For instance, consider $\omega = -y\,dx + x\,dy$ on the annulus $1 < r \leq 2$, so that $d\omega = 2\,dx\,dy$. Then $$\int_M d\omega = 2\,\text{Area}(M) = 6\pi,$$
whereas $$\int_{\partial M} \omega = \int_0^{2\pi} 4\,dt = 8\pi,$$
where $\partial M$ is the circle $r = 2$.
What explains this discrepancy?
A friend of mine has suggested that this can be explained by the fact that $\omega = -y\,dx + x\,dy$ is not compactly supported on $1 < r \leq 2$, and hence Stokes' Theorem can't really be applied. Is this correct?

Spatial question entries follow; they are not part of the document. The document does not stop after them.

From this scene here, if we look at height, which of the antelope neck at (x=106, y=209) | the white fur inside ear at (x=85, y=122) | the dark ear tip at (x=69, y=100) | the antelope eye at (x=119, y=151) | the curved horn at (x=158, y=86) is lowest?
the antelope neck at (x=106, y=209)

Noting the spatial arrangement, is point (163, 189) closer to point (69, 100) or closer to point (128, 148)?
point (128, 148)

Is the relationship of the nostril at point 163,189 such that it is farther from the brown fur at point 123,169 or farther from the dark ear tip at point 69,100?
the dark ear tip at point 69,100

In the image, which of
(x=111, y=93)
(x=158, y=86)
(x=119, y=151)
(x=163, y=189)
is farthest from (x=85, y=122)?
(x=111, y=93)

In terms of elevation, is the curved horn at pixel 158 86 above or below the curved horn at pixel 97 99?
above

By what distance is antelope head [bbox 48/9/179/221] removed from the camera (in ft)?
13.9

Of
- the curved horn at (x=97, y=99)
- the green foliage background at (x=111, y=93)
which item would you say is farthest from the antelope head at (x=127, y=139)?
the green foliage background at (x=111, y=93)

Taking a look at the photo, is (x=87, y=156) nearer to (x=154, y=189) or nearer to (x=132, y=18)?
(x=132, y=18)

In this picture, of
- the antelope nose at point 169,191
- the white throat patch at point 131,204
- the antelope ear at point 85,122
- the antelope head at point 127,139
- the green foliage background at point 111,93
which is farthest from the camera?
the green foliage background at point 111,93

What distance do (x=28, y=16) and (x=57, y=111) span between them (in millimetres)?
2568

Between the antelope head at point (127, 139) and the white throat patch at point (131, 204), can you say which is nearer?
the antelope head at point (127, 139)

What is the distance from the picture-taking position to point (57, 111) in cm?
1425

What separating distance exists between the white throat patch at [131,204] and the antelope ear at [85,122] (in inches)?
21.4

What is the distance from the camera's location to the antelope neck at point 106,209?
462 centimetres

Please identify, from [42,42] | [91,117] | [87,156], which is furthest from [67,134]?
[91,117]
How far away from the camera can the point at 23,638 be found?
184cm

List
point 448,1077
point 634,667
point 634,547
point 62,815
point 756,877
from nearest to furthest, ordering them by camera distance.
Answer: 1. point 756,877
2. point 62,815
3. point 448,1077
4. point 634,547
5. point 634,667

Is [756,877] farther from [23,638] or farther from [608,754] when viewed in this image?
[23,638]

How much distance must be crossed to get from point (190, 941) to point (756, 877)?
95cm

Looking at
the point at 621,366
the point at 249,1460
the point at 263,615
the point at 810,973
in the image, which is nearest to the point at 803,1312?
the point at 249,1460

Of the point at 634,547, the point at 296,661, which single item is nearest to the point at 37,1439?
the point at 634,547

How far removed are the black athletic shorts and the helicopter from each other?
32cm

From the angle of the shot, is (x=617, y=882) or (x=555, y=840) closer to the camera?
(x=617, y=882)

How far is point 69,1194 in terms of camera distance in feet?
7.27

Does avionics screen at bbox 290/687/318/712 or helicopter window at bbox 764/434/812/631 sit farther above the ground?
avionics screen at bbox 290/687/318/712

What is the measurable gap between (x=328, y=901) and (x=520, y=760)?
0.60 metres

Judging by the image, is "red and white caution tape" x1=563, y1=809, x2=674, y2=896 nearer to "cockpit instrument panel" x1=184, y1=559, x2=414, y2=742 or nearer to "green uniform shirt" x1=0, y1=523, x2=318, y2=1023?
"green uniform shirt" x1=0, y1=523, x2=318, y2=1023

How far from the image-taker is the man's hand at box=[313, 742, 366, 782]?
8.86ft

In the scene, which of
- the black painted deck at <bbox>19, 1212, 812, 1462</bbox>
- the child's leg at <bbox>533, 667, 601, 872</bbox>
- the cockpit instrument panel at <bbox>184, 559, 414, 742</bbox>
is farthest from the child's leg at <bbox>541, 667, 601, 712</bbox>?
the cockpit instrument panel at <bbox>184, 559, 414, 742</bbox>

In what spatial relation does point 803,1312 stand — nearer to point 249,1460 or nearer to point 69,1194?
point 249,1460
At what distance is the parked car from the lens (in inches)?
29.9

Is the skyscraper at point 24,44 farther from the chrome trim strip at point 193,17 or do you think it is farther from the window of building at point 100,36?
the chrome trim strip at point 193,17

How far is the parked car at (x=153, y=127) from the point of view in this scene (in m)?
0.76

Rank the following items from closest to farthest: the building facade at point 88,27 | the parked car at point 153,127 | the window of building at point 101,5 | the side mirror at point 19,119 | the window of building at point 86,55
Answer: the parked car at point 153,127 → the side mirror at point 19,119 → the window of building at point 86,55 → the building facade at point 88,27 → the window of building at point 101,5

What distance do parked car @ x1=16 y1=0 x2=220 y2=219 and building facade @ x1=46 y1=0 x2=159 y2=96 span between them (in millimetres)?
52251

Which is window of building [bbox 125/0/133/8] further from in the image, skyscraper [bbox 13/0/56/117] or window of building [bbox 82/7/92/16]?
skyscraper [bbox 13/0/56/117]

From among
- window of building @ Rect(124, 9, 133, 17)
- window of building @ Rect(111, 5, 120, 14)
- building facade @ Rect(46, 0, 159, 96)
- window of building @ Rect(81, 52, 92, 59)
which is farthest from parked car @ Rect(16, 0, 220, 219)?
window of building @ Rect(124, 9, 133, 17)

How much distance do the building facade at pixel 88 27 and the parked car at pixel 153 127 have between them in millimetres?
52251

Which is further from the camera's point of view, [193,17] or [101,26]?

For reference, I am using the following version of the theorem:
Stokes' Theorem: Let $M$ be a smooth, oriented $n$-manifold with boundary, and let $\omega$ be a compactly supported smooth $(n-1)$-form on $M$. Then $$\int_M d\omega = \int_{\partial M} \omega.$$
Best Answer
Annulus with $1 < r < 2$ does not have a boundary and the form you pick is not compactly supported there. The form $\omega$ only vanishes at the origin so its support is in fact open in $\mathbb{R}^2$.